This is a great comparison because it teaches beginners what really happens in real world situations. Members should take note of this and start making comparisons of their own. There's WAY too much optical theory going on in the forums and way less hands on experience in real world comparisons and it shows. There's not enough reviews like this anymore.

I couldnt agree more. Great article.

I disagree with the conclusions and the way they are drawn.

I pointed out that magnification was too low to be meaningful, and I still believe so (despite higher acuity 140x is far lower than the roll-off magnification of 20 cm apertures). By the way I also have high visual acuity but still find advantageous going in the 30-50x per inch whenever possible. If that magnification is not achieved the bottleneck is not the scope (or it is a bad scope).
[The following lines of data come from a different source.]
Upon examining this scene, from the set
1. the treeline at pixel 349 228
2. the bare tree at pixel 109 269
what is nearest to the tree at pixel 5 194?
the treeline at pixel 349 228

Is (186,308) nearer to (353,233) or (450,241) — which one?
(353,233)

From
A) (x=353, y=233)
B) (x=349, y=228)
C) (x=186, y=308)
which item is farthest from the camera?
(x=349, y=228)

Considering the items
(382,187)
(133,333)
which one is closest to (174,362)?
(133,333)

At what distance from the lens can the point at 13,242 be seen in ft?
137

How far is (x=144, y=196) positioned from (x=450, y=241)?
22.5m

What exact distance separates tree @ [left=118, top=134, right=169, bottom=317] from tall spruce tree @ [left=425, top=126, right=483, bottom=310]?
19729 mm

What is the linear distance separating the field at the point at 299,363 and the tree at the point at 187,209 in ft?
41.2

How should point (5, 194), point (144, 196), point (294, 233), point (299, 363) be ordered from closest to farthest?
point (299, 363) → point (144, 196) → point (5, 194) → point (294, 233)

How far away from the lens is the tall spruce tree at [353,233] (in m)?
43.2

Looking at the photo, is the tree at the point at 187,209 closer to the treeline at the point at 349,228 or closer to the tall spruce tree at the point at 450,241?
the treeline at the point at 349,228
And this is an example of the "way too much optical theory". Mauro, you can throw all the theory you want, and you probably will be right theoretically. However, in my experience of years using scopes between 3" and 8", the vast majority of Jupiter observations I settle for less than 200x, in order to get the most pleasing image. So, I am not surprised at all the author used 140x.

In this other 5" apo shootout (link below), Jay Reynolds Freeman states that, on Jupiter, "We all independently settled on magnifications between about 125x and about 175x as providing the best views".
http://www.cloudynig...php?item_id=506

So, again, it is practical experiences at the eyepiece what I sometimes miss in the forums, not theory.